Every record shown here needs to be repeated exactly.

START Source information

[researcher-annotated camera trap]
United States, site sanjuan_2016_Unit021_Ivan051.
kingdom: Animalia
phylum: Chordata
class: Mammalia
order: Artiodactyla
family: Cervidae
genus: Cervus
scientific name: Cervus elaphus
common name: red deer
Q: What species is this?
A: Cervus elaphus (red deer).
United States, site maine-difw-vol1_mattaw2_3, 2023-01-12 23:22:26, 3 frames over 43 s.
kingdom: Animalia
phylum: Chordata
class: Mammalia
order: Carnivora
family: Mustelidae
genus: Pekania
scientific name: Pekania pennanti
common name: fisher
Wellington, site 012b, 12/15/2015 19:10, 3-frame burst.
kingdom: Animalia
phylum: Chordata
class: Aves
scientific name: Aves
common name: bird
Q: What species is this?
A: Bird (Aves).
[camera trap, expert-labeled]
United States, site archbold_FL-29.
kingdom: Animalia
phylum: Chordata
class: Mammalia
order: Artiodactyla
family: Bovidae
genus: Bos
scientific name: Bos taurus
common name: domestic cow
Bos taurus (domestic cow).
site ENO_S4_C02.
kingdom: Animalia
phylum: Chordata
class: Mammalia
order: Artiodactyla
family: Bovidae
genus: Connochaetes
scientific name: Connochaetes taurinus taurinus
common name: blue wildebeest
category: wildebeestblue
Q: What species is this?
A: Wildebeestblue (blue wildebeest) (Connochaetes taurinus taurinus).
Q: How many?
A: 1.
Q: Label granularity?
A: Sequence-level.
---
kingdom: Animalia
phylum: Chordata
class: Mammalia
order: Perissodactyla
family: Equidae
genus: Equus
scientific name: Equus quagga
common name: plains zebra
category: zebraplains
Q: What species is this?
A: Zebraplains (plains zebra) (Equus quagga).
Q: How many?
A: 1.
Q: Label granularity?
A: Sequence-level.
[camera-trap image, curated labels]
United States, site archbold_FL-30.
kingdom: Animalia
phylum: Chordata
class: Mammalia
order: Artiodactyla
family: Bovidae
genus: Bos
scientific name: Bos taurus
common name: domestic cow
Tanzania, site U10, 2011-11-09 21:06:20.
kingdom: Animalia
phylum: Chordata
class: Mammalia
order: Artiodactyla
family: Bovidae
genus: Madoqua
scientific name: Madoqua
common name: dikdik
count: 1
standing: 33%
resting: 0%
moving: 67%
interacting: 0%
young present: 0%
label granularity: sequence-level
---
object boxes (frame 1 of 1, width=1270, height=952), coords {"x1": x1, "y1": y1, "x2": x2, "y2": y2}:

END Source information

• [Written response]
[researcher-annotated camera trap]
United States, site sanjuan_2016_Unit021_Ivan051.
kingdom: Animalia
phylum: Chordata
class: Mammalia
order: Artiodactyla
family: Cervidae
genus: Cervus
scientific name: Cervus elaphus
common name: red deer
Q: What species is this?
A: Cervus elaphus (red deer).
United States, site maine-difw-vol1_mattaw2_3, 2023-01-12 23:22:26, 3 frames over 43 s.
kingdom: Animalia
phylum: Chordata
class: Mammalia
order: Carnivora
family: Mustelidae
genus: Pekania
scientific name: Pekania pennanti
common name: fisher
Wellington, site 012b, 12/15/2015 19:10, 3-frame burst.
kingdom: Animalia
phylum: Chordata
class: Aves
scientific name: Aves
common name: bird
Q: What species is this?
A: Bird (Aves).
[camera trap, expert-labeled]
United States, site archbold_FL-29.
kingdom: Animalia
phylum: Chordata
class: Mammalia
order: Artiodactyla
family: Bovidae
genus: Bos
scientific name: Bos taurus
common name: domestic cow
Bos taurus (domestic cow).
site ENO_S4_C02.
kingdom: Animalia
phylum: Chordata
class: Mammalia
order: Artiodactyla
family: Bovidae
genus: Connochaetes
scientific name: Connochaetes taurinus taurinus
common name: blue wildebeest
category: wildebeestblue
Q: What species is this?
A: Wildebeestblue (blue wildebeest) (Connochaetes taurinus taurinus).
Q: How many?
A: 1.
Q: Label granularity?
A: Sequence-level.
---
kingdom: Animalia
phylum: Chordata
class: Mammalia
order: Perissodactyla
family: Equidae
genus: Equus
scientific name: Equus quagga
common name: plains zebra
category: zebraplains
Q: What species is this?
A: Zebraplains (plains zebra) (Equus quagga).
Q: How many?
A: 1.
Q: Label granularity?
A: Sequence-level.
[camera-trap image, curated labels]
United States, site archbold_FL-30.
kingdom: Animalia
phylum: Chordata
class: Mammalia
order: Artiodactyla
family: Bovidae
genus: Bos
scientific name: Bos taurus
common name: domestic cow
Tanzania, site U10, 2011-11-09 21:06:20.
kingdom: Animalia
phylum: Chordata
class: Mammalia
order: Artiodactyla
family: Bovidae
genus: Madoqua
scientific name: Madoqua
common name: dikdik
count: 1
standing: 33%
resting: 0%
moving: 67%
interacting: 0%
young present: 0%
label granularity: sequence-level
---
object boxes (frame 1 of 1, width=1270, height=952), coords {"x1": x1, "y1": y1, "x2": x2, "y2": y2}:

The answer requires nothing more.